▶ **WORK REQUIRED**:
Copy out these lines word for word, beginning with the line that contains "Amongst the objects" and continuing through the last line of the records.

━━━━

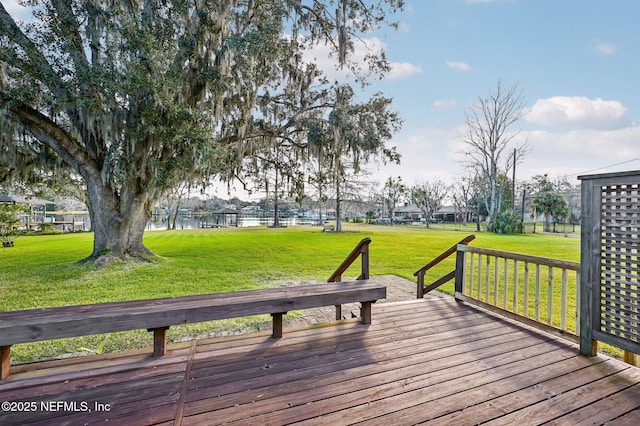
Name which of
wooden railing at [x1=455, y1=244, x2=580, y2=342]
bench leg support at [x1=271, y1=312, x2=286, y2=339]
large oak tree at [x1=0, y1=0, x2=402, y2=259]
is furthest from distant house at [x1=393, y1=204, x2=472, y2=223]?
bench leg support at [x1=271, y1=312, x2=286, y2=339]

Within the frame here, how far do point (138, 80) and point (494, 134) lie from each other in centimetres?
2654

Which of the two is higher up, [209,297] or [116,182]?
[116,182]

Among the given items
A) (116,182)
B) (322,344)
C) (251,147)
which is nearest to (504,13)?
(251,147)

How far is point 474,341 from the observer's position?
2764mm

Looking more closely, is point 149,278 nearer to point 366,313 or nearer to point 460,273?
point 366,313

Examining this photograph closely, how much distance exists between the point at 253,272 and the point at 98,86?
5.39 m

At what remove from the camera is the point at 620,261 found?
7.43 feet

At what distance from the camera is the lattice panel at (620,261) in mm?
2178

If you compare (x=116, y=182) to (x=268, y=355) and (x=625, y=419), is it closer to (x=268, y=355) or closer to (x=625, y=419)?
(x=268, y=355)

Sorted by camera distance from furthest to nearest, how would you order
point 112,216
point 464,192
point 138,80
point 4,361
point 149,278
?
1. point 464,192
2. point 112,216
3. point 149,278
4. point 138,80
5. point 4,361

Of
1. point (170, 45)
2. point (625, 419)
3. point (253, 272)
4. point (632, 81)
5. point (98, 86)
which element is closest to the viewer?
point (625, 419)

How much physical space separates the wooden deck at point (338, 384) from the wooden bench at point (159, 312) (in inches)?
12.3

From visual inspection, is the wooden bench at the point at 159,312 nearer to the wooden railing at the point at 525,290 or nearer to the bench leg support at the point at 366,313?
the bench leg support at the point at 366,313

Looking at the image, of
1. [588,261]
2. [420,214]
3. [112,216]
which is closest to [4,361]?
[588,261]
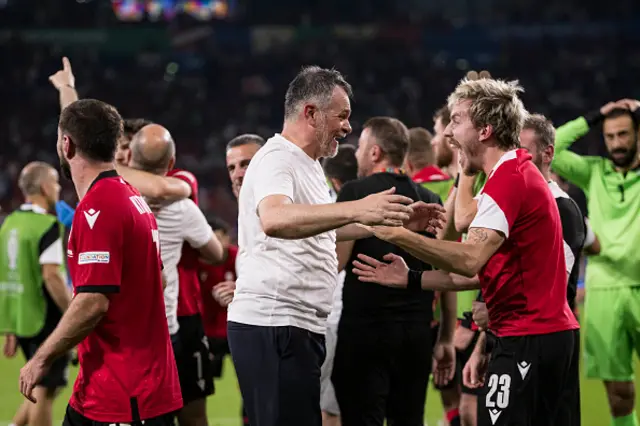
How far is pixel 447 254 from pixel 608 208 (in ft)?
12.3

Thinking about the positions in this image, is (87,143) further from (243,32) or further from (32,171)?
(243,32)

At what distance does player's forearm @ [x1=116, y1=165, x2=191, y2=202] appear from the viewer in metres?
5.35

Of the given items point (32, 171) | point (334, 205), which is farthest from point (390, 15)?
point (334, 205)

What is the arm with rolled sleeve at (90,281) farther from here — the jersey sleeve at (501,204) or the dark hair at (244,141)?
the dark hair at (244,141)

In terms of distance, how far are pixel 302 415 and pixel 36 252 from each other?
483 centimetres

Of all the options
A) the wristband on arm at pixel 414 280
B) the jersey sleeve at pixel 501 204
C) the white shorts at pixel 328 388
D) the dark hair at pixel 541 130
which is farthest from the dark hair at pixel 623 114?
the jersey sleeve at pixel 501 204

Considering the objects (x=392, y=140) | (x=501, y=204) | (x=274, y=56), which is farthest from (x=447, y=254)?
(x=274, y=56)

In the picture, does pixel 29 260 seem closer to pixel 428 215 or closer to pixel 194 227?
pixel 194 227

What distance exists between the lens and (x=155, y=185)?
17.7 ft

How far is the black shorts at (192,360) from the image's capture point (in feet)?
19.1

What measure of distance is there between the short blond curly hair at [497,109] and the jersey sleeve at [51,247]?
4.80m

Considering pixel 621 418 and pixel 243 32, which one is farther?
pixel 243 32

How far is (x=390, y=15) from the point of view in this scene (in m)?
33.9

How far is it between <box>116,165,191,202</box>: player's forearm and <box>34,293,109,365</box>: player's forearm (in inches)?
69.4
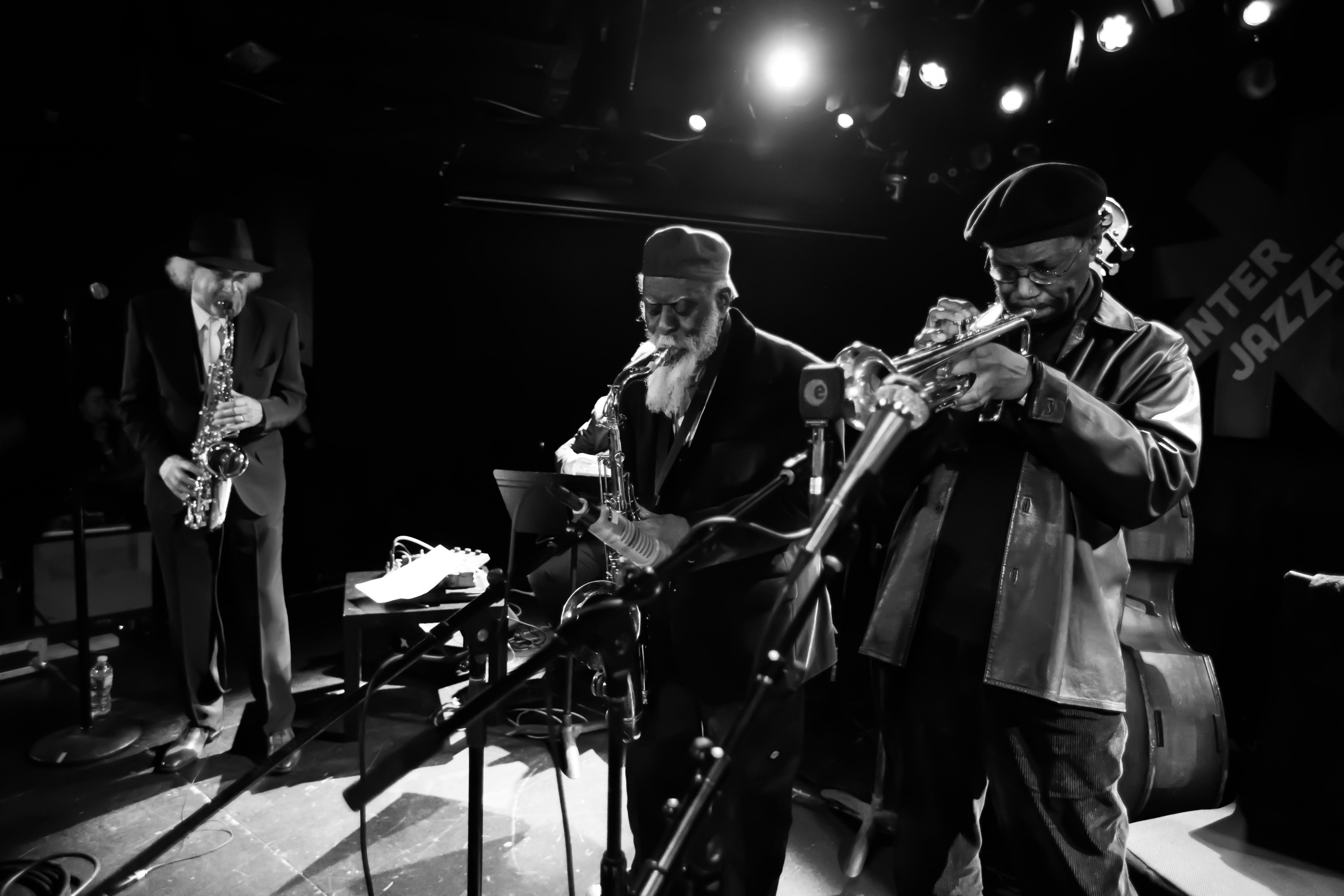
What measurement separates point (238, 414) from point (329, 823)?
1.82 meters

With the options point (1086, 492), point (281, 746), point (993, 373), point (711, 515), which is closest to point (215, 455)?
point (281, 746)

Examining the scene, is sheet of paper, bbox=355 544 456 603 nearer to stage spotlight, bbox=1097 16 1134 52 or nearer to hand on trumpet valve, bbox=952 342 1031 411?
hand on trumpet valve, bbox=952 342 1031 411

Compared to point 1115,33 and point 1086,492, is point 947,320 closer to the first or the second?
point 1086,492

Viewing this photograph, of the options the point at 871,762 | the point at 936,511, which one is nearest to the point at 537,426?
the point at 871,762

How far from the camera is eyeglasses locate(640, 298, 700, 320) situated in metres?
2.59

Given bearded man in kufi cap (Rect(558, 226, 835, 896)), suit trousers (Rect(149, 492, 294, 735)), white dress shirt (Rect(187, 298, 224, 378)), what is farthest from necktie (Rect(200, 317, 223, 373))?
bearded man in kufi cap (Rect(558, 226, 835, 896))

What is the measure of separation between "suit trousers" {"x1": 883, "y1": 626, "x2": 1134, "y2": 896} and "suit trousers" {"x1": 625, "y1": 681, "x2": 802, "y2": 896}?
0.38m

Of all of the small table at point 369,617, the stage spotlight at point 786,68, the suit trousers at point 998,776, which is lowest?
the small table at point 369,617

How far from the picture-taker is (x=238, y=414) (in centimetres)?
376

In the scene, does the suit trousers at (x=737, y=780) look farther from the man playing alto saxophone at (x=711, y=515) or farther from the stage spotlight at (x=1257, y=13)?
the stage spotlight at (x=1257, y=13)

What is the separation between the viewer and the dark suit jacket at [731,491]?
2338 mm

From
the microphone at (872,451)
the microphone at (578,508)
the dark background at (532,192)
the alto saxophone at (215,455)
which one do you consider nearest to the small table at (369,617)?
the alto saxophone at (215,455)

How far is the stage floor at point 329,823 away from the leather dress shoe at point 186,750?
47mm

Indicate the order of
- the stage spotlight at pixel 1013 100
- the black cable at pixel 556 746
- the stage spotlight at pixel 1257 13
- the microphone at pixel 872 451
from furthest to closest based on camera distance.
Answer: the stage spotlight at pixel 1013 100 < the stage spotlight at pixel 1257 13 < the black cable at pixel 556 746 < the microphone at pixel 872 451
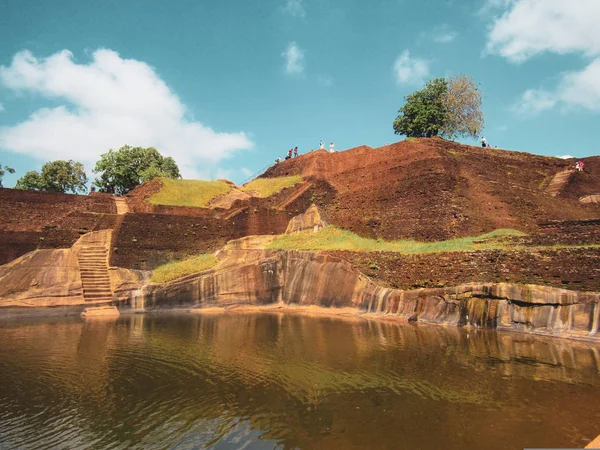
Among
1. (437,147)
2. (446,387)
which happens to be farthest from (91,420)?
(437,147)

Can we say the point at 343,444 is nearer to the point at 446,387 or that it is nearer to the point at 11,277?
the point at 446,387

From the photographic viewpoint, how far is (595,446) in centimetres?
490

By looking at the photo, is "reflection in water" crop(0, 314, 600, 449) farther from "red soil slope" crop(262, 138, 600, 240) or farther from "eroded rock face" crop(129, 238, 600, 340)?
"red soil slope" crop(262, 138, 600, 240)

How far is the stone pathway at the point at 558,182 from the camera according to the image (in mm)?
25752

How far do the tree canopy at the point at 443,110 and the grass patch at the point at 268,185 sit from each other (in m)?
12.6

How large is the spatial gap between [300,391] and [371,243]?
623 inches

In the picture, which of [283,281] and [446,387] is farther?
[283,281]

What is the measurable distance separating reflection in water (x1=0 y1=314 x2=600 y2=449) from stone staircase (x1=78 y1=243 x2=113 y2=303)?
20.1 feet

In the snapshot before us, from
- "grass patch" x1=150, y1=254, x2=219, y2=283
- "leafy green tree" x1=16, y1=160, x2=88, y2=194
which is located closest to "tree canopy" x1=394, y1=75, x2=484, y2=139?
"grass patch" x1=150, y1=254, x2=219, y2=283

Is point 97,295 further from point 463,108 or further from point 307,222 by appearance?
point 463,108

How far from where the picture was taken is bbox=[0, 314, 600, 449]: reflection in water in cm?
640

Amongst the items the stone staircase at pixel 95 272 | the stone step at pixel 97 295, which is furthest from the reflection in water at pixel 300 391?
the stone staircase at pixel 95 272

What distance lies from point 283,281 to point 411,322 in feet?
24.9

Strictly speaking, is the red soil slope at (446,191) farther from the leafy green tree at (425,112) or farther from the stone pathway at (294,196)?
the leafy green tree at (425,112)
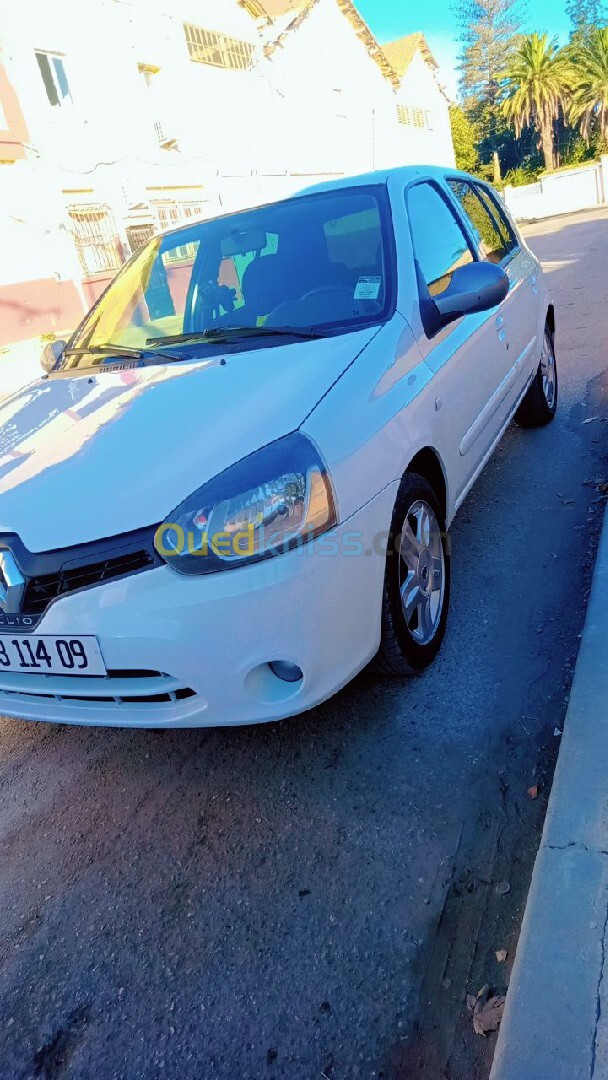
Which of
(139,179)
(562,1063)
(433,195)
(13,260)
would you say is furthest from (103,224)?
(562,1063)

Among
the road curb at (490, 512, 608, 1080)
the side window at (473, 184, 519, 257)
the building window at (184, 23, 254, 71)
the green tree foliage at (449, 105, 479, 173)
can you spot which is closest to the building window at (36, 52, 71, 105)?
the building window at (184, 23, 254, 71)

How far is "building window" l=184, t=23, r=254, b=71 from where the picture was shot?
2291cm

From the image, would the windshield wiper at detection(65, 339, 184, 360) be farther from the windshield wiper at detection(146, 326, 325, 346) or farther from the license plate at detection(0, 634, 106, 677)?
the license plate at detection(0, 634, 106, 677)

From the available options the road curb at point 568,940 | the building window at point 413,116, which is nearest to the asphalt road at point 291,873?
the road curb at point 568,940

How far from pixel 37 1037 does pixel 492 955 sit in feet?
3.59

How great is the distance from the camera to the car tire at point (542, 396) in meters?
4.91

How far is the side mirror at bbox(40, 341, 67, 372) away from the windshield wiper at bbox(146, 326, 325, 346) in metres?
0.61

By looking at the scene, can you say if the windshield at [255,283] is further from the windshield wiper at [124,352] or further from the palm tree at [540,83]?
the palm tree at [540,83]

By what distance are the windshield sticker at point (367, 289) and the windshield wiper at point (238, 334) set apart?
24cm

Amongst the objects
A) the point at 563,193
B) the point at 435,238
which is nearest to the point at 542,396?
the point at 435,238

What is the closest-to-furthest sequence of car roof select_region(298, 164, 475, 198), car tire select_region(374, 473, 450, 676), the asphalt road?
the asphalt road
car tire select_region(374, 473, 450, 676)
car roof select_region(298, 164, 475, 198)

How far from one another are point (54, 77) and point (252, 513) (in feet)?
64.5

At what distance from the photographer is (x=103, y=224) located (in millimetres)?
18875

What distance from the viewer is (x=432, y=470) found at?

━━━━

▶ **PROBLEM SOLUTION**:
Amongst the objects
A) the point at 563,193
B) the point at 435,238
which is nearest to the point at 542,396?
the point at 435,238

What is the closest-to-furthest sequence of car roof select_region(298, 164, 475, 198), car tire select_region(374, 473, 450, 676), the asphalt road?
the asphalt road
car tire select_region(374, 473, 450, 676)
car roof select_region(298, 164, 475, 198)

How far from one another are point (54, 77) and point (252, 513) (in feet)?
64.5

At what distance from the photographer is (x=103, y=224) located (in millimetres)?
18875

What distance from the viewer is (x=432, y=470) found at?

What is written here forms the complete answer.